Письменное задание
Пожалуйста, допишите продолжение воспоминаний о сибирском прошлом, приведённых ниже, начав сразу после их последнего предложения.

Источник
Зимой, когда нет полевых работ, у местных женщин было любимое занятие: убивать вшей друг у друга в головах. Это называлось «искаться». Одна приглашала другую: «Приходи, поищемся!» Что искать – это было понятно без слов. Для раздавливания вшей они пользовались кухонным ножом, тем же, которым режут хлеб. Мама была потрясена этим, а они невозмутимо отвечали: «Ну и что, мы же его потом вымоем!» У нас были свои ножи для пользования, но в целом я не стала бы утверждать, что мы были чище их. И мы тоже «искались», но без помощи ножей…
По сей день, когда я стою под душем, мне кажется, что грязь тех времен прилипла к моей коже, и надо сильно тереть губкой, чтобы смыть ее. Это напрасное усилие: она внутри, в памяти, которую не смоешь водой и мылом. Каждый вечер, подходя к моей удобной и чистой кровати, я вижу в воображении ту койку, грязную, с мешком соломы вместо матраца, такую узкую, что мы с мамой могли поворачиваться на другой бок только одновременно. Есть вещи, которые не покидают тебя никогда, становятся частью твоего существа.
Моя покойная подруга Ася Рожанская, она же Бася Гофман, сказала мне однажды, что она не рассказывает знакомым и коллегам о своем сибирском прошлом. Вначале она пыталась, но натолкнулась на непробиваемую стену непонимания и недоверия и отказалась от новых попыток. «Оставь, они, вольняшки, не поймут», – говорила она, и эти слова стали постоянным лейтмотивом в наших разговорах. Возможно, она считала, что в нашем прошлом есть нечто позорное, порочащее ее облик уважаемого человека и учительницы в Израиле.
Война Аси за выживание была несравнимо тяжелее моей. Я избегаю высоких слов, но если в нашей повседневной борьбе за жизнь были элементы героического, то она была воплощением героизма. Мне очень трудно писать о ней в прошедшем времени. Нередко и я думаю, что «вольняшки» не поймут, не поверят или вообще не захотят знать.
Еще одной важной проблемой нашего быта было освещение. В темные зимние вечера без освещения не обойтись. Самым простым светильником была коптилка. Это бутылочка с продырявленной пробкой, которую наполняли керосином. Через дыру в пробке продевали фитиль, один конец которого погружался в керосин, а второй, короткий, торчащий над пробкой, зажигали. Соответственно ее названию, коптилка давала больше копоти, чем света, но потребляла мало керосина.
При этом зыбком и скудном освещении велась вся жизнь в избе. На одном уголке единственного стола в передней избе я готовила домашние задания, в то время как другие делали на остальной площади стола всевозможные работы. Здесь же я читала книги, взятые в «библиотеке» Николая Павловича. Иногда мы с братом садились на пол возле дверки топящейся плиты: через прорези в дверке проходил свет, и при этом свете мы читали.

Предоставленный материал
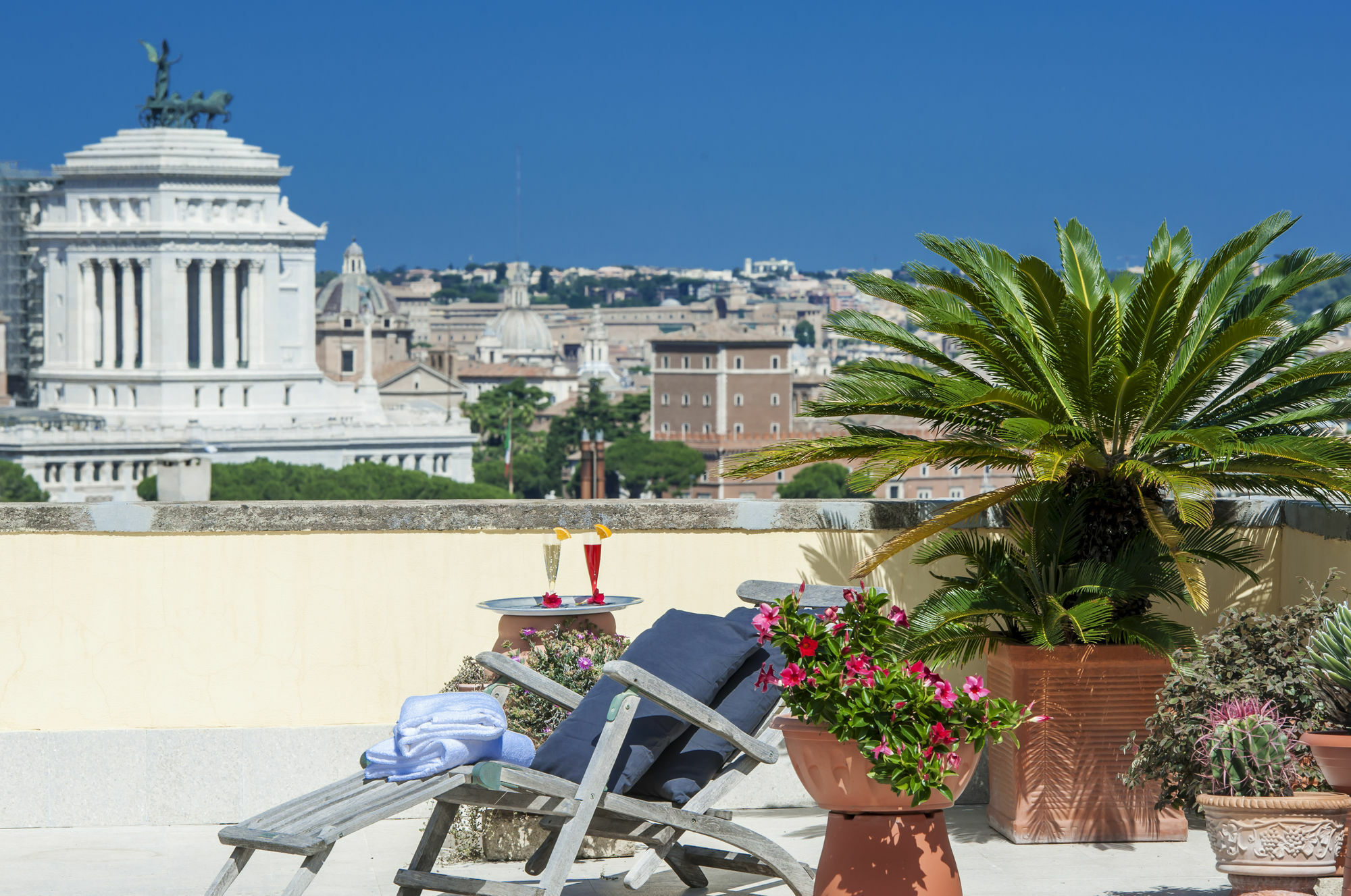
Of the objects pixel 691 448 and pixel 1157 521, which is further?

Решённая задача
Не могу обойти тему, которая всегда доставляла мне массу неприятностей – уборные. Неприятности, начавшиеся по дороге в ссылку, продолжались и здесь. При более «благоустроенных» избах были во дворах уборные, сколоченные из досок, с дверями; но изба Дороховых и в этом отличалась от других. Вместо уборной из досок там был, возле стены коровника, шалаш из веток, с дверью, украденной откуда-то и не вделанной, а просто прислоненной к шаткому шалашу. Под шалашом была выгребная яма, как во всех деревенских уборных; время от времени нужно было ее чистить, когда она наполнялась. Сквозь редкие ветви шалаша можно было видеть сидящего внутри; вдобавок к этому дверь иногда крали – и тогда человек сидел в уборной на виду у всех. Трудно описать, как я страдала от этого. Чаще всего я бегала в лесок, который тянулся вдоль речки, за огородами, но и там не чувствовала себя защищенной от посторонних глаз: лес открыт для всех, и в любую минуту кто-нибудь может случайно пройти мимо.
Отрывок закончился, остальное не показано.